En 1988, avec le physicien britannique Nicholas Kurti (1908-1998), nous avons observé que la science des aliments, qui se développe depuis bientôt deux siècles, était partie de questions culinaires : par exemple, en 1791, le grand chimiste Antoine Laurent de Lavoisier s'est préoccupé de la confection des bouillons. A cette époque et ensuite, l'effort en science des aliments a essentiellement porté sur l'approvisionnement des peuples en denrées alimentaires, soit par des perfectionnements agronomiques, soit par des collaborations avec l'industrie alimentaire. Le succès a été considérable : les populations vivant aujourd'hui dans les pays industrialisés sont les premières, dans l'histoire de l'humanité, à n'avoir pas connu de famine !

Toutefois, lors de ce développement de la science des aliments, la cuisine est restée quasi inexplorée du point de vue scientifique ; encore récemment, elle était un « art chimique » privé de science. Or, paradoxalement, la cuisine est le lieu où se couronnent les efforts de la science des aliments : à quoi bon produire des viandes tendres ou des légumes goûteux si le cuisinier ne sait pas les préparer à la hauteur de leurs qualités initiales ?
Afin de mettre à la disposition des cuisiniers, domestiques ou de restaurant, des informations et connaissances utiles à leur pratique, nous avons eu le souci de distinguer une discipline qui ne se préoccuperait que des transformations culinaires : c'est la gastronomie moléculaire, introduite en 1990.
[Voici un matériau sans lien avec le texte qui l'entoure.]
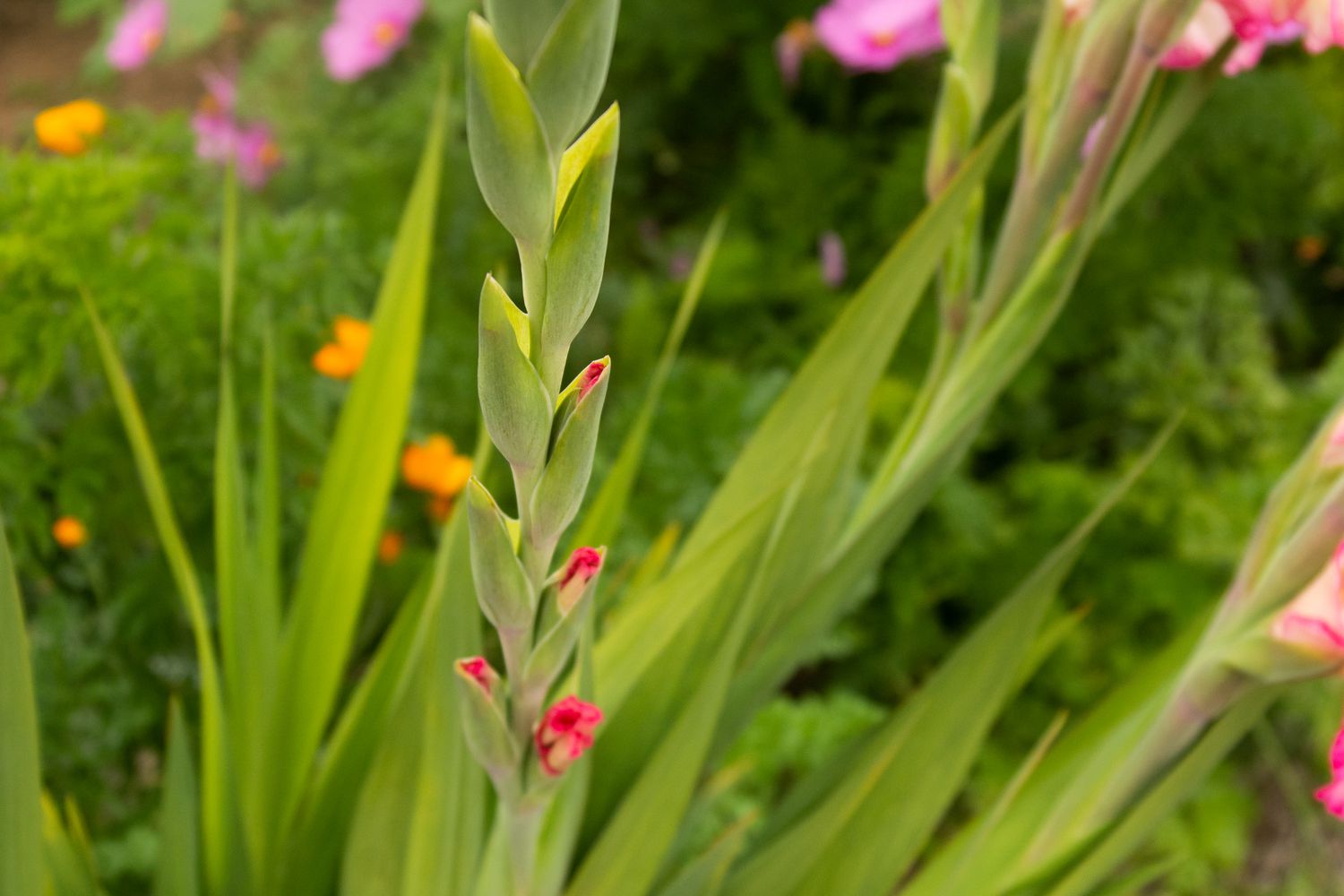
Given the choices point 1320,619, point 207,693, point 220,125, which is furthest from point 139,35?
point 1320,619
Cette dernière est-elle une science de nantis, qui se préoccupent de la qualité gastronomique des mets ? Evidemment non : chacun a intérêt à tirer le meilleur parti des denrées qu'il transforme culinairement. La gastronomie moléculaire est-elle, alors, une science futile ?
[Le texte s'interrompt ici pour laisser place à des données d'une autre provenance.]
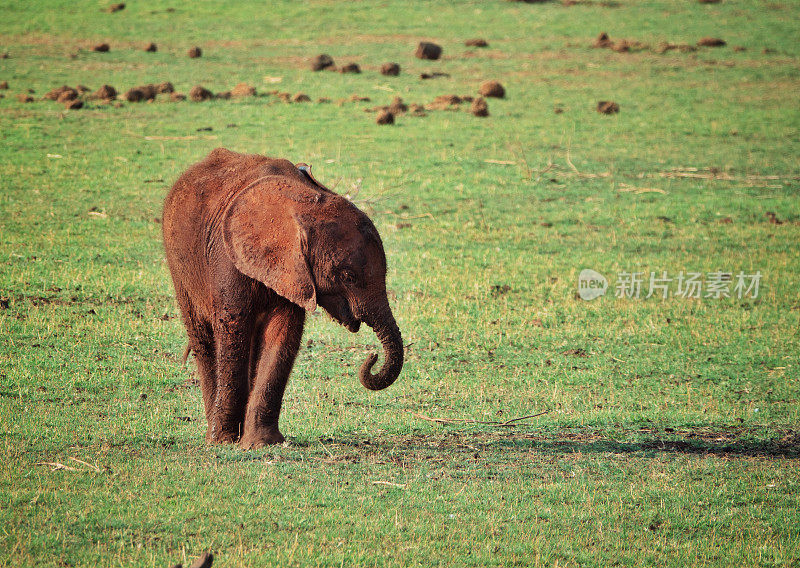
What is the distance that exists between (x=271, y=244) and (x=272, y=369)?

Cette question renvoie sur une éventuelle hiérarchie des sciences, mais peut-on dire que la chimie soit plus importante que la physique, la biologie que la cosmologie ? La science, répétons-le, explore le monde : la géologie explore le Globe, la biologie explore les êtres vivants, la cosmologie explore l'Univers, et la gastronomie moléculaire étudie le monde des transformations culinaires.